Sunday, December 21, 2014

Thoughts on Annie 2014

The following post contains major plot spoilers for the 2014 film Annie.

Tracie Thoms is giving my favorite performance in Annie2014. She’s given no name, though her stage equivalent would be Lily St. Regis.  She’s been hired to pose as Annie’s mother. When she looks at Annie she doesn’t clutch her or start sobbing. She offers a heartfelt smile and holds out a broken locket. She asks “is it a match?” and Annie obediently pulls out her own locket to prove she’s the right little girl. She is silent and submissive upon meeting Annie’s guardian Will Stacks (aka Daddy Warbucks). In a film full of broad, cartoon-ish performances, Tracie keeps her cards to her chest. When she confronts Annie in a locked, speeding car, the scene is terrifying.  She’s been instructed by Stacks’ henchmen to “hold on to Annie” till Stacks' mayoral campaign is over then “dump her in the system.” Does the system mean a group home or the Hudson River? Annie’s lucky she never has to find out.

What works?
  • The premise. A multicultural Annie is not an inherently bad idea and there are moments where you see why people signed on.
  • The leads. Quvenzhané Wallis, Jamie Foxx and Rose Byrne have charm and chemistry.
  • The opening scenes. The Overture, Maybe, Hard Knock Life and Tomorrow are inventively staged. This stretch is faithful to the source material and shows you can create something new while honoring something old.
  • Tracie Thoms and Dorian Missick as Annie’s fake parents. The stakes are higher for them than anyone else.


What doesn't work
  • Miss Hannigan. Comedy benefits from context. Is Miss Hannigan a wounded soul in a gritty real world setting? Or a grotesque in a cartoon world? One moment she’s Bad Teacher screaming and vamping. Then she’s Glee’s Sue Sylvester; deadpan snarking, breaking the fourth wall and showing flashes of vulnerability. No one else in the film knows how to respond to her so they leave her in a vacuum.  
  • Composite Characters. The Russian Social worker is part Grace, part Hannigan, but the film already has a Grace and a Hannigan. Bobby Cannavale, David Zayas and Dorian Missick are each playing different aspects of the character of Rooster. All of them look uncomfortable.  
  • Celebrity Cameos. Speaking of folks who don’t belong here.
  • Gross Out Humor. Oliver Stacksbucks tells a poop joke and performs multiple spit takes. I didn’t like this stuff when I was a kid and don’t like it now. Your mileage may vary.


What’s in between
  • The Politics. Annie praises hard work but loves getting free stuff. Stacks claims he built his cell phone empire through hard work… as opposed to sweat shop labor and conflict minerals.  Telephone surveillance is bad… unless you use it to outwit your kidnappers.

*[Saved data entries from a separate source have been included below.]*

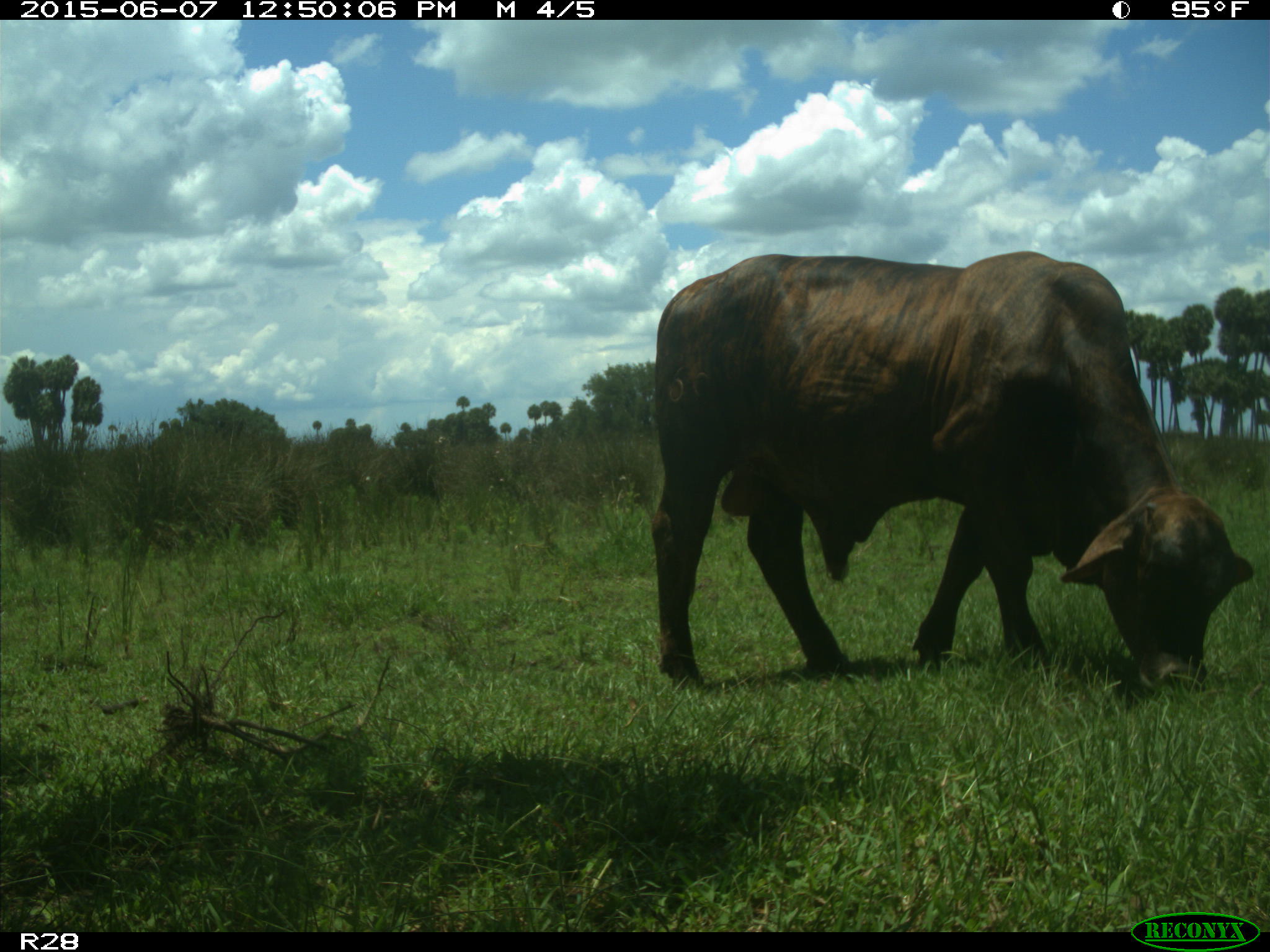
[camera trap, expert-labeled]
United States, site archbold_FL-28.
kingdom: Animalia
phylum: Chordata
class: Mammalia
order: Artiodactyla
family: Bovidae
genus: Bos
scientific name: Bos taurus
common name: domestic cow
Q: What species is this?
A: Bos taurus (domestic cow).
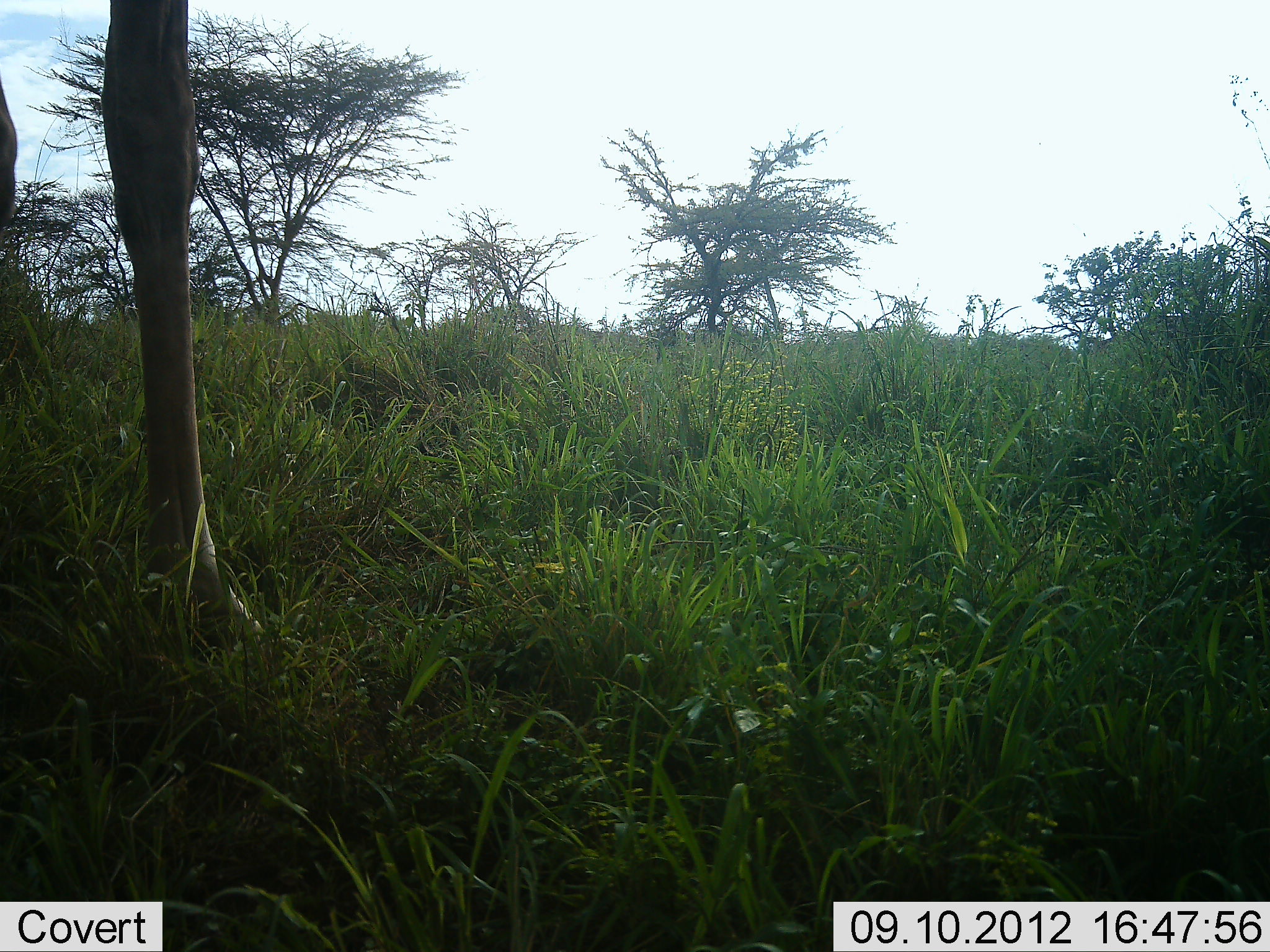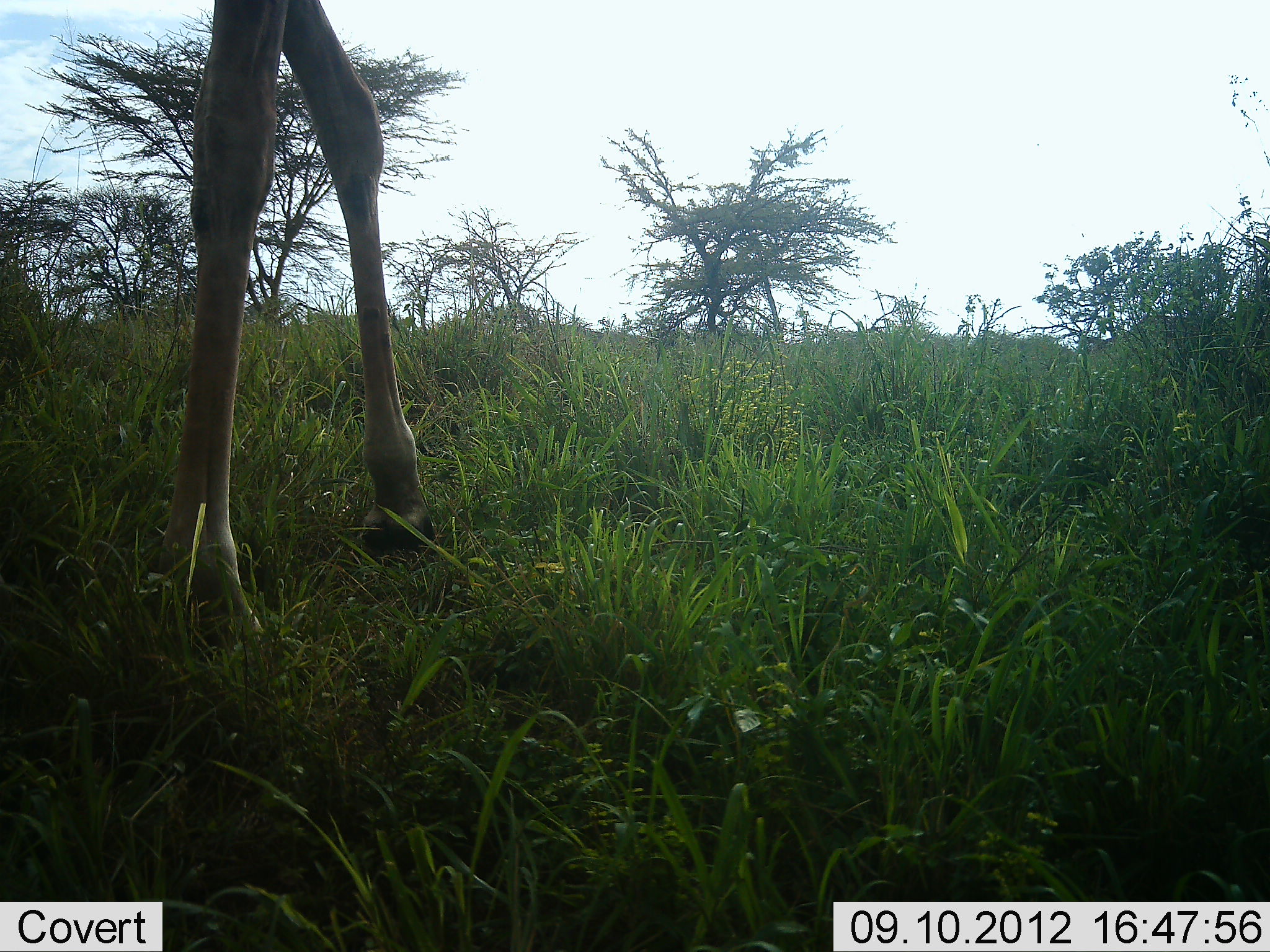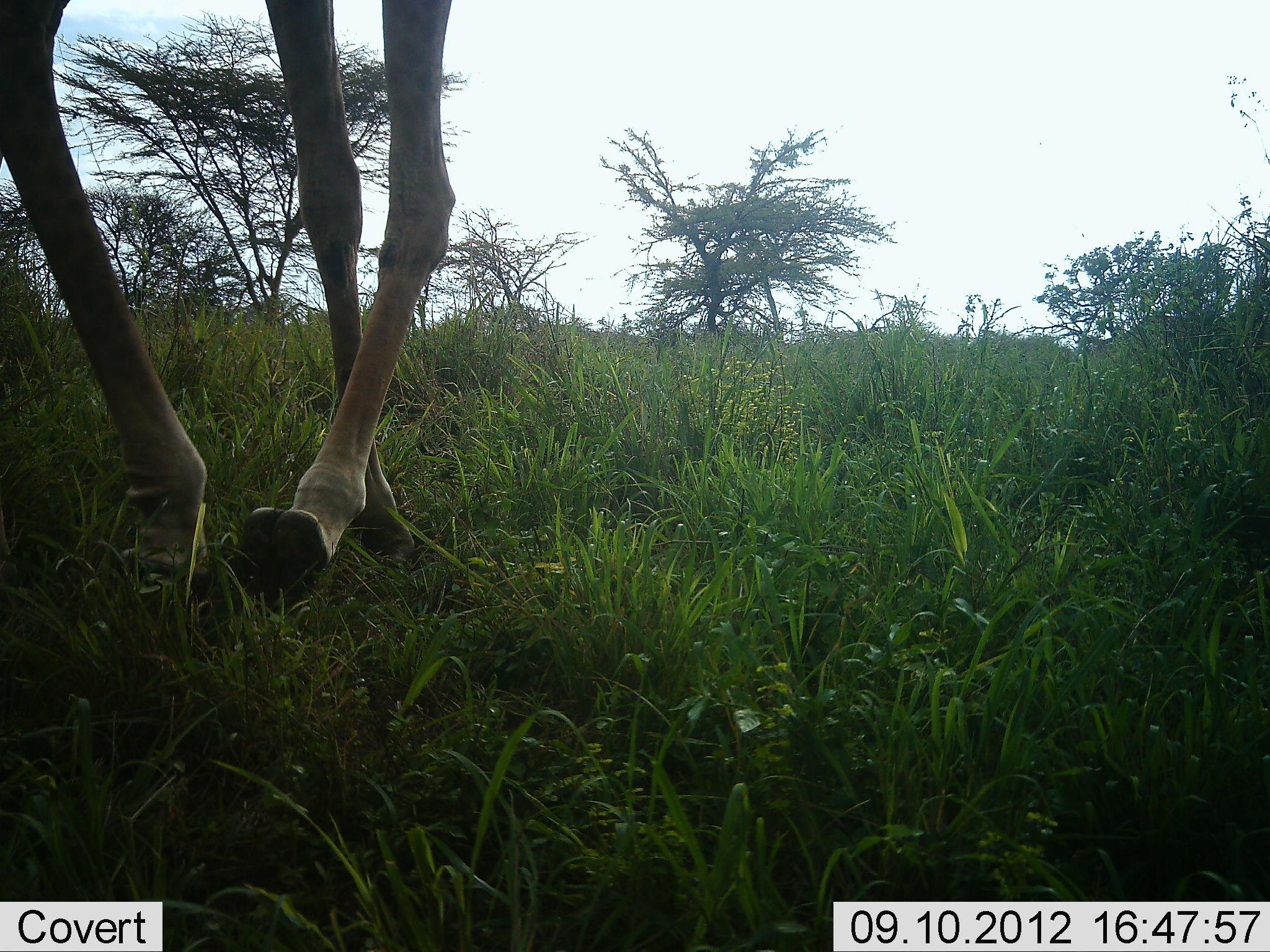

Stacks wants to help the poor, except the ones he thinks are gross. Is this movie Harold Gray conservative or FDR liberal? It never decides and the whiplash is painful.
  • The Annie/Stacks Relationship. Stacks is a prissy germ-a-phobe who hired a kid for P.R. Annie knows she’s  being used (“What’s the hustle?”) and is determined to grab as much free swag from his penthouse and premiere parties as she can. She sings “Opportunity” to his campaign donors with the steely determination of Eva Peron. Then she’s asked to read a speech to the crowd about how great Stacks is. She can’t do it. She runs off the stage in tears.
  • “This is it!” I thought. “This is where she’ll realize how cynical this movie has been and that Stacks has made her a whore!” But that’s not quite it. Instead *** major spoiler *** she confesses to Stacks that she can’t read. This shocks him to the core and inspires his first feelings of responsibility for her future. Then there’s a kidnapping plot and a quick reconciliation that I didn’t quite buy. The darker implications of their relationship are left unresolved. To be fair I find this relationship creepy on stage too.
  • The New Songs. Moonquake Lake, Opportunity, Who Am I and The City’s Yours have not made this Broadway baby a fan of Sia and Kirstin’s pop stylings. Will their pop fans enjoy being introduced to synth remixed show tunes? Which leads to the biggest un answered question.
  • Who is the audience for this movie? It's clearly not show tune lovers. Will a new generation of little girls gush over Annie’s materialism? Or be touched by it’s last minute, kinda-sorta change of heart? Or will this movie be as forgotten as  1995’s Annie:A Royal Adventure?

The Little Orphan Annie comic strips ran for 80 years putting Annie in peril. She may have been adopted by a billionaire but a constant stream of thieves and gangsters kept her from ever seeing a happy ending. When we last see Tracie Thoms she’s being tackled to the ground by Stacks’bodyguard. What’s happening to her while Annie and Stacks cavort to “I Don’t Need Anything But You?” No doubt Stacks will “dump her in the system.”   


Still, I liked it better than Oliver &Company.